Why Some Countries Fight So Hard to Stay Independent
Poland’s foreign minister has remarked that his country would “eat grass” before ever becoming a Russian colony again. The phrasing was dramatic, but the sentiment behind it is instantly recognizable to societies that live in the shadow of a dominant outside power. Across the world, peoples and states often confront the same structural dilemma: how to carve out real independence when either your geography or a global superpower’s ambitions make you vulnerable.
Poland’s modern strategy is to lock itself firmly into the orbit of a distant protector. Its security rests on anchoring itself to the United States and on the guarantees provided by NATO, which together offer it a credible shield against Russian power.
In Latin America, generations of movements in Venezuela, Cuba, and many other countries have pushed back against U.S. power not only out of ideology, but out of a long struggle to loosen the grip of a superpower in their immediate neighborhood and over their societies. The drive for autonomy runs deep among many, yet it constantly runs up against economic dependence, security pressures, and political constraints that tie much of the region to Washington. The result is a recurring push and pull between asserting independence and managing the realities of living beside a dominant state.
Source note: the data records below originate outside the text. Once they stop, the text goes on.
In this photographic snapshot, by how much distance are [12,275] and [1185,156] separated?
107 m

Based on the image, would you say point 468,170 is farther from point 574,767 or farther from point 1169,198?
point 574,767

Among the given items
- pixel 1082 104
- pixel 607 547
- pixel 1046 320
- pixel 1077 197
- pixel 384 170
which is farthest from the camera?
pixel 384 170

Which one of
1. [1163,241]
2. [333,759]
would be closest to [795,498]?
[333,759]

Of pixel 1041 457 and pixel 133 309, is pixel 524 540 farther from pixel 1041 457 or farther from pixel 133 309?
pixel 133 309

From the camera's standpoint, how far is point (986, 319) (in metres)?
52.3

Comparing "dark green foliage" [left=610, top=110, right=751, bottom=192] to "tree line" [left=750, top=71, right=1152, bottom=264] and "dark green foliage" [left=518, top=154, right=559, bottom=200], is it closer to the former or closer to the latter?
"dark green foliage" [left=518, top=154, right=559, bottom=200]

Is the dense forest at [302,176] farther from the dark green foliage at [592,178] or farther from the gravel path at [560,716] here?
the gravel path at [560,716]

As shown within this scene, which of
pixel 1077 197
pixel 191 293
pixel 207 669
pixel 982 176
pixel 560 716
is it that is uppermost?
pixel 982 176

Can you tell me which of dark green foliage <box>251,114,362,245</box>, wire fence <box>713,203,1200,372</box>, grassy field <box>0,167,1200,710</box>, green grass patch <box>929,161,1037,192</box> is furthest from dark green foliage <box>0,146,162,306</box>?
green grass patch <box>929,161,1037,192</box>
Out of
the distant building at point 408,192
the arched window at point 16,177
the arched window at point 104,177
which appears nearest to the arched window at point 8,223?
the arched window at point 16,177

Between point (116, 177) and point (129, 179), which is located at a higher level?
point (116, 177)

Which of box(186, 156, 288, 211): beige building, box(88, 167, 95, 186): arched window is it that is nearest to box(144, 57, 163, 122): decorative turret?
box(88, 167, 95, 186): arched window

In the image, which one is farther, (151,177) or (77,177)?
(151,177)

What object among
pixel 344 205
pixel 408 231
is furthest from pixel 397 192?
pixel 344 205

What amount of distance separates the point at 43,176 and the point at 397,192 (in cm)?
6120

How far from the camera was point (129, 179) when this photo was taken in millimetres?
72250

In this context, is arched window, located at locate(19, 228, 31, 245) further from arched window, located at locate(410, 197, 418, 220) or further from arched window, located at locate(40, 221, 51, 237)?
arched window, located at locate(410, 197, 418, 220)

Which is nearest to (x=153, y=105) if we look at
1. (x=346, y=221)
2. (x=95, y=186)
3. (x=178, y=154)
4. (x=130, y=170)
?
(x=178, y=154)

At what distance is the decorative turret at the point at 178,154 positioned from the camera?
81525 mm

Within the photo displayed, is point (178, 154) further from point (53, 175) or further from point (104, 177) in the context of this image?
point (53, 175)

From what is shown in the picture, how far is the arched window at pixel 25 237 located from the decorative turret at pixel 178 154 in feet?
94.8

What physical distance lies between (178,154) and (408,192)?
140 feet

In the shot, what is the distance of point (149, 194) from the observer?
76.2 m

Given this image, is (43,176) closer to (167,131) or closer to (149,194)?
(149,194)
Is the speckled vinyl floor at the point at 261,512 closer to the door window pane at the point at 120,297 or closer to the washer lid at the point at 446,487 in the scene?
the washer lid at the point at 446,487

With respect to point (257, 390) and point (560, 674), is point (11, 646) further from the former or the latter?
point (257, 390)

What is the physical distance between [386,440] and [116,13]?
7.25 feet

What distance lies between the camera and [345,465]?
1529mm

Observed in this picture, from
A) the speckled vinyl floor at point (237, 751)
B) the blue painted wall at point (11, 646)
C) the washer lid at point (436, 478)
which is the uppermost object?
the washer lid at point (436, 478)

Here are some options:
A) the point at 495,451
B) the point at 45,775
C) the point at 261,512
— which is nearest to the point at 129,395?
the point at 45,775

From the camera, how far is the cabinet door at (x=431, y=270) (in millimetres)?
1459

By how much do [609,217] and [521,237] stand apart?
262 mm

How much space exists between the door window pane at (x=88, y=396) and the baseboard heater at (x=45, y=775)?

Iran presents another variation of this dynamic. The Islamic Republic’s quest for deterrence, regional strategic depth, and its own military capabilities is inseparable from its history of foreign intervention. Since the nineteenth century, Iran has been invaded, coerced, and partitioned by outside powers. Russian and British dominance shaped its modern political identity, and the 1953 coup cemented a deep suspicion of dependency on external protectors. The state’s determination to develop its own security architecture is often explained strictly through ideology, but its roots run far deeper. It reflects a long memory of vulnerability and a belief that real security must come from within rather than from any alliance or umbrella, including in a modern context where the United States has repeatedly tried to impose its own security architecture and a lasting hegemony through military force.
Taiwan faces a different but related predicament. Its project of democratic self-rule exists under constant pressure from a vastly more powerful neighbor. At its core, Taiwan’s political identity is shaped by a determination to avoid absorption into a larger power whose vision for the island is fundamentally at odds with its own.
The Palestinians inhabit perhaps the starkest version of this condition. Their national movement is defined by the pursuit of self-determination under overwhelming military domination. Every political strategy, from negotiation to resistance, takes shape within the confines of a landscape controlled by a far stronger state.
These cases differ widely in culture, ideology, and political systems, yet they follow the same basic logic that political theorists and international relations scholars have long identified. States and societies often resist domination by the closest hegemonic power and instead look for safety either by aligning with a more distant patron or by building enough internal strength to deter coercion.
This helps explain why Sikorski’s comment resonates. It captured a universal human impulse: the refusal to be subordinated, even at high cost. Yet that cost is also the reason why many people ultimately would rather accept the orbit of the very hegemon they confront. In Iran, Poland, Ukraine, Venezuela, and Cuba, the calculus is often painful. Autonomy demands sacrifice, and dependence offers tradeoffs.